:: Prezentowany tekst ::
══════

Do sieci wyciekły pierwsze przecieki na temat nowego telefonu Google – Pixel 6 Pro. Wygląda na to, że firma całkowicie odeszła od poprzednich designów.
Google w końcu przestało grać bezpiecznie, jeśli chodzi o ich telefony. Pixel 6 Pro nie tylko nie jest absolutnie podobny do swoich poprzedników, ale zwyczajnie zaskakuje również niespotykanym nigdzie indziej designem.
Już na pierwszy rzut oka możemy dostrzec naprawdę ciekawy ekran – 6,7 calową matrycę AMOLED. Oczywiście jak na flagowca przystało, z wbudowanym czytnikiem linii papilarnych. Niestety, nie znamy jeszcze częstotliwości odświeżania matrycy, tak naprawdę dopiero ona ustali z jakiej klasy ekranem mamy tutaj do czynienia.
Zobacz: Gadżety do smartfona
Bardzo interesująco zapowiadają się również aparaty fotograficzne. Google po raz pierwszy postawiło na więcej niż 2 obiektywy w telefonach Pixel. Na pierwszych zdjęciach (a właściwie raczej renderach) wyraźnie widać, że jeden z nich to obiektyw peryskopowy. Dwa pozostałe to niemal na pewno główny aparat i obiektyw szerokokątny.

══════

Wpisy do oznaczania obszarów obrazu
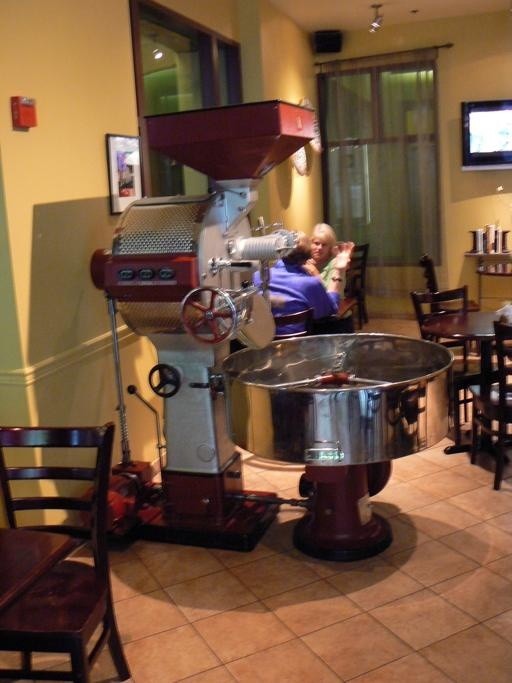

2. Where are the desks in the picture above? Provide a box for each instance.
[0,527,75,607]
[463,249,512,310]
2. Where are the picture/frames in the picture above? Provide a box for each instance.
[103,131,148,217]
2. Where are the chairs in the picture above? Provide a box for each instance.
[0,420,133,682]
[269,242,370,341]
[409,283,512,492]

══════

:: Polecenie 1 ::
Odpowiedz na pytania do tekstu o Pixelu 6 Pro:
(a) Jaką przekątną ma ekran telefonu i w jakiej technologii jest wykonana matryca?
(b) Jakiego parametru matrycy jeszcze nie znamy?
(c) Jaki rodzaj obiektywu wyraźnie widać na pierwszych renderach?
:: Polecenie 2 ::
Zacytuj z tekstu o Pixelu 6 Pro fragment od "Do sieci wyciekły" do "nigdzie indziej designem.".
:: Polecenie 3 ::
Rozwiń tekst o Pixelu 6 Pro, pisząc ciąg dalszy po jego ostatnim zdaniu.

:: Oczekiwana odpowiedź 1 ::
(a) 6,7 cala, matryca AMOLED.
(b) Częstotliwości odświeżania.
(c) Obiektyw peryskopowy.

:: Oczekiwana odpowiedź 2 ::
Do sieci wyciekły pierwsze przecieki na temat nowego telefonu Google – Pixel 6 Pro. Wygląda na to, że firma całkowicie odeszła od poprzednich designów.
Google w końcu przestało grać bezpiecznie, jeśli chodzi o ich telefony. Pixel 6 Pro nie tylko nie jest absolutnie podobny do swoich poprzedników, ale zwyczajnie zaskakuje również niespotykanym nigdzie indziej designem.

:: Oczekiwana odpowiedź 3 ::
Niestety, to tak naprawdę wszystkie dane techniczne które mogliśmy wyciągnąć z tego niewielkiego przecieku. Od dawna jednak możemy natknąć się na plotki, jakoby sercem Pixel 6 Pro miał być niestandardowy układ od Google – Whitechapel. Na tę chwilę równie dobrze może to jednak być po prostu Snapdragon.
Warto tutaj jednak zauważyć, że już sama nazwa wskazuje na to, że idą zmiany. Dotychczas, Google wydawało telefon Pixel i jego wersję XL, czyli po prostu z większym ekranem. Zmiana nazwy na Pro bardzo jasno sugeruje, że Pixel 6 Pro będzie mocno ulepszony również pod kątem technicznym.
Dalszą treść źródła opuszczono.